Your first handprint was earned by demonstrating you'd learned enough about the landscape to feed a bunch of your peers. This was, of course, also a test of how effectively that knowledge had been imparted - though I got the sense it was a test in name only; no-one within that community would be likely to fail it. (Youthful rebellion in such a harsh environment was not tolerated - anyone breaking rules could be severely punished.)

The key to the landscape was the stories; as you grew up, you'd travel about and listen to others tell them. They would be about all the things you'd see, and the things that lived there. It was this knowledge you needed for that first handprint. Later, you might get more specific knowledge. For example, people took on animals, and it became their responsibility to make sure they were not over-exploited.

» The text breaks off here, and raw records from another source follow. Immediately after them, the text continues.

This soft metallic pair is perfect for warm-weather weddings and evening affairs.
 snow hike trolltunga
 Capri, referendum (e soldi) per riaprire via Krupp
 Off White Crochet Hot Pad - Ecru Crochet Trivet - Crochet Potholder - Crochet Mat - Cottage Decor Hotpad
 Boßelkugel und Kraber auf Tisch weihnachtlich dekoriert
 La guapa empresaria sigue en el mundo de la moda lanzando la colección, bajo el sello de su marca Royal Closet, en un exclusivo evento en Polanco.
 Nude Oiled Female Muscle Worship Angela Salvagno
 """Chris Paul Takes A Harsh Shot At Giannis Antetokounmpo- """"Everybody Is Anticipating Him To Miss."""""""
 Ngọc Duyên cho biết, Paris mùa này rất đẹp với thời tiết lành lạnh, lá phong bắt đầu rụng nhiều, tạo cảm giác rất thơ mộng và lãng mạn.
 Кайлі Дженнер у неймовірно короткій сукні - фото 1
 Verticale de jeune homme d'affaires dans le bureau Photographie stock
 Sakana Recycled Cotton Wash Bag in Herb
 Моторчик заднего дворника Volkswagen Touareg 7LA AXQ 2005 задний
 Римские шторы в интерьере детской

Mutawintji is famous for its rock carvings. Mark told us he was still trying to find out the stories behind them. Some older locals still remembered them, but still also held on to the intimacy of that knowledge, and were not passing it on as a job lot. Once, he'd been doing a tour with some old women from the area, and was explaining that a few markings on the rock must have been put there more recently, because they made no sense. "Yes they do - those relate to women's business," the ladies said. This was news to Mark, and he asked what they meant. "Those relate to women's business," they replied.

That's a fascinating point in itself - the intimacy of knowledge which, to my ears, immediately makes me think, 'waargh, just write it down! Why the secrecy?' But focus on the stories themselves: generations walked the landscape and re-formed them; their survival depended on them; knowledge of them meant the difference between eating and not eating. At the rock carvings, I had a lucid sense of how few people still knew them. If they were written down - and many of them are, of course - all you would be looking at was a fossil. The story Mark told was about a living, breathing, evolving thing: a creature whose sinews were made up of people, story and land, and regenerated itself in places like Mutawintji.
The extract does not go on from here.